Part of a data file:
········

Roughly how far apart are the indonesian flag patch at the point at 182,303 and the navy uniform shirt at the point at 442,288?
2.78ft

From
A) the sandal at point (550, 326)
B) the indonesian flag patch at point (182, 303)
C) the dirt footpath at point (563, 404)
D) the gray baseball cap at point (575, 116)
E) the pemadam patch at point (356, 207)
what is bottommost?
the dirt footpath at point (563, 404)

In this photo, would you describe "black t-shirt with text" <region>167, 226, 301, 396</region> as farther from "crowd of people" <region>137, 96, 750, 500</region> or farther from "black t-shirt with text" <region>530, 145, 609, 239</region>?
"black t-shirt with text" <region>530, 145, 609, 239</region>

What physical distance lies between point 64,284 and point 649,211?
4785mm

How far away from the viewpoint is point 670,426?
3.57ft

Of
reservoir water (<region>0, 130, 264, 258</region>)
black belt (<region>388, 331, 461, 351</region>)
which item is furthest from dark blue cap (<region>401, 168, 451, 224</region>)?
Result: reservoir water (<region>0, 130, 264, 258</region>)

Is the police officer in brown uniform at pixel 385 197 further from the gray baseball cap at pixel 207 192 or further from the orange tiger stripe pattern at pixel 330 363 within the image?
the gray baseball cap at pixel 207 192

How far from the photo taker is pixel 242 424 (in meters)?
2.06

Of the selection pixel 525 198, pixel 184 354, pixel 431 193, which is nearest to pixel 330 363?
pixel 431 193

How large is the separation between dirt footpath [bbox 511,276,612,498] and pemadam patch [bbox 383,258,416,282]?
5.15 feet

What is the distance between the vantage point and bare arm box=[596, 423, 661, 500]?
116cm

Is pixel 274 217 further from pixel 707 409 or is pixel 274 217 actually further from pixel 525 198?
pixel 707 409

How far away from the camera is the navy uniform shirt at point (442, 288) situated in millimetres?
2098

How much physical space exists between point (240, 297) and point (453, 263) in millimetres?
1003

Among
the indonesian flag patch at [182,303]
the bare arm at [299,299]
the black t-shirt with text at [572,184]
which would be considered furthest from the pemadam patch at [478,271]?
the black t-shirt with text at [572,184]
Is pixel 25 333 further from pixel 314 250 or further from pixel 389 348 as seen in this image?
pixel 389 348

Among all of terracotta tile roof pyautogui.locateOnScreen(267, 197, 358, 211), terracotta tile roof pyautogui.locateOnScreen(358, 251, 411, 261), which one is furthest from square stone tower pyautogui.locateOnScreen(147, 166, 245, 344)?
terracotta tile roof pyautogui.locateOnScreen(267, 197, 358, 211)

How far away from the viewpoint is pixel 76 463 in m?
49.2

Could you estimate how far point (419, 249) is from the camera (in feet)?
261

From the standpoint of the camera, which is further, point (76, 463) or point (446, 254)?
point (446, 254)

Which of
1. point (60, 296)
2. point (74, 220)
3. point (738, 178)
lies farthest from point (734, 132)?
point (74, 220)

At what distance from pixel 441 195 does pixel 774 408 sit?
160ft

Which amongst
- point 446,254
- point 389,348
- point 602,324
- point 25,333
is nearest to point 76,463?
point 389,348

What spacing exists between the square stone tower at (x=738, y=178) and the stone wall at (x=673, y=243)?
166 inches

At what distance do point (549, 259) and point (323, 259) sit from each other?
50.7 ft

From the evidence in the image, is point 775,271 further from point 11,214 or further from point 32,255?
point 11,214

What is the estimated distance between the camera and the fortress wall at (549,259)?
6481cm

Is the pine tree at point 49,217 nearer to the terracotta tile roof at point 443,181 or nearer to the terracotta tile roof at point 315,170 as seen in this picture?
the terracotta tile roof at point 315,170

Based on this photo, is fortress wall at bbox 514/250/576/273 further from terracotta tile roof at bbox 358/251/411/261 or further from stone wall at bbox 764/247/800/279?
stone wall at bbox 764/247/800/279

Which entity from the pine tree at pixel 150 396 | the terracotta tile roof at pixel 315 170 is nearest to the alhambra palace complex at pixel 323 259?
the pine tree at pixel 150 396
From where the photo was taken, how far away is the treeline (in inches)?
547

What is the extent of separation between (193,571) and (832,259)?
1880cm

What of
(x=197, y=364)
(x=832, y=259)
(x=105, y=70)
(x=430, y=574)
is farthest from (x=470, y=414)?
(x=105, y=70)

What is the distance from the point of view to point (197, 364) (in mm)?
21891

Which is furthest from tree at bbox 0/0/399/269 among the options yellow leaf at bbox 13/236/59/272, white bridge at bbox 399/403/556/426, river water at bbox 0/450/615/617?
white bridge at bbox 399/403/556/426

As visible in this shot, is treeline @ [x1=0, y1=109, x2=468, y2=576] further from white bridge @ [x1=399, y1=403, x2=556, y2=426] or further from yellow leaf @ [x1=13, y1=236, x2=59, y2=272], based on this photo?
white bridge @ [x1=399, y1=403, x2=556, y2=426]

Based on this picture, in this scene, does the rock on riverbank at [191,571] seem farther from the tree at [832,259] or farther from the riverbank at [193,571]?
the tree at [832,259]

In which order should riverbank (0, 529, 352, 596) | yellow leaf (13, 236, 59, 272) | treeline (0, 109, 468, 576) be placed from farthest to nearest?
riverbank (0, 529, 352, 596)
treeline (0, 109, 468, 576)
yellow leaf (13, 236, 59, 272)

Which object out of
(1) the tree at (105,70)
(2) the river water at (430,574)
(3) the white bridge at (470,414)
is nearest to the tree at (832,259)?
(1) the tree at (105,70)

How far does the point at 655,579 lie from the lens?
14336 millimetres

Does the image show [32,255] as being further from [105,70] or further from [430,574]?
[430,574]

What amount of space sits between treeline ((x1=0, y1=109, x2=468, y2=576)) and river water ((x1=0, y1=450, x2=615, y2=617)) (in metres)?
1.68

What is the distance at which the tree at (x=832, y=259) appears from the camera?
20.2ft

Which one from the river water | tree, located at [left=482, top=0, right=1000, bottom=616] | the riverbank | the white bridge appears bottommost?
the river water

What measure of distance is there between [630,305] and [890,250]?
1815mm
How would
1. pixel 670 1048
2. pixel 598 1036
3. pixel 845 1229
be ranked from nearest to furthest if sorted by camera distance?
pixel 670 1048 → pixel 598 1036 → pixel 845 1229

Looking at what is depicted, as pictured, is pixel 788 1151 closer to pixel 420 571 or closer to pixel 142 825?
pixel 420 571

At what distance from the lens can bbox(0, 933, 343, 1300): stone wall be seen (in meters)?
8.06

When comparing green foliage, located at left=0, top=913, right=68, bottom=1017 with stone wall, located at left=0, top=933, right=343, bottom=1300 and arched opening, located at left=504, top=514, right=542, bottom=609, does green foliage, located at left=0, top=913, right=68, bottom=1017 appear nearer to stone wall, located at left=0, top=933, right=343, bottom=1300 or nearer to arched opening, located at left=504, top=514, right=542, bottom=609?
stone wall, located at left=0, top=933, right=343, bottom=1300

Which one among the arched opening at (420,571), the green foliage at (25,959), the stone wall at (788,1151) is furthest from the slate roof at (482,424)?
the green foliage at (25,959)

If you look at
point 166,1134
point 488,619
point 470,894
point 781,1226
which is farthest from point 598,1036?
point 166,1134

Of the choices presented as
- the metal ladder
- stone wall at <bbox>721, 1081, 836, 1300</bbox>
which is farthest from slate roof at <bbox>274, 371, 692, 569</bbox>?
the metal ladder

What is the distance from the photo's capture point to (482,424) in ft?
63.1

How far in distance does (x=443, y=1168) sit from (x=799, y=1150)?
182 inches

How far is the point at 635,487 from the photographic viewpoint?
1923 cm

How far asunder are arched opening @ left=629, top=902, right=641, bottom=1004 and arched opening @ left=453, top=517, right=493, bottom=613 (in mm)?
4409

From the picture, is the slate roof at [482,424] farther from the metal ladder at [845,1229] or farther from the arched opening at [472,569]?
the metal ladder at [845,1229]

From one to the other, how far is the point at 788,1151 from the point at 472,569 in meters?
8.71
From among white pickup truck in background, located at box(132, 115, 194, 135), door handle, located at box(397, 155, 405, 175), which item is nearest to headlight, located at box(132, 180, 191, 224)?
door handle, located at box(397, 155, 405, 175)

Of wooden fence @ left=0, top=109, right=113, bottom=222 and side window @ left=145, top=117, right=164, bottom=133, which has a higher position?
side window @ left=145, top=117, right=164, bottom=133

········

• **BRIEF**: Take the lines from the one containing "Which one among" to the last line of the material above and write them out exactly.

• **SOLVED EXERCISE**:
Which one among the arched opening at (420,571), the green foliage at (25,959), the stone wall at (788,1151) is furthest from the slate roof at (482,424)?
the green foliage at (25,959)

If you look at
point 166,1134
point 488,619
point 470,894
point 781,1226
which is farthest from point 598,1036?
point 166,1134

Of the choices presented as
- the metal ladder
- stone wall at <bbox>721, 1081, 836, 1300</bbox>
which is farthest from slate roof at <bbox>274, 371, 692, 569</bbox>?
the metal ladder

What is the distance from the photo's capture point to (482,424) in ft?
63.1

How far in distance does (x=443, y=1168) sit from (x=799, y=1150)?
182 inches

How far is the point at 635,487 from the photographic viewpoint?
1923 cm

How far asunder are arched opening @ left=629, top=902, right=641, bottom=1004 and arched opening @ left=453, top=517, right=493, bottom=613 (in mm)?
4409

From the picture, is the slate roof at [482,424] farther from the metal ladder at [845,1229] or farther from the arched opening at [472,569]?
the metal ladder at [845,1229]

From one to the other, how far is the point at 788,1151 from the point at 472,569 in meters?
8.71
From among white pickup truck in background, located at box(132, 115, 194, 135), door handle, located at box(397, 155, 405, 175), which item is nearest to headlight, located at box(132, 180, 191, 224)?
door handle, located at box(397, 155, 405, 175)

Of wooden fence @ left=0, top=109, right=113, bottom=222 and side window @ left=145, top=117, right=164, bottom=133, which has a higher position?
side window @ left=145, top=117, right=164, bottom=133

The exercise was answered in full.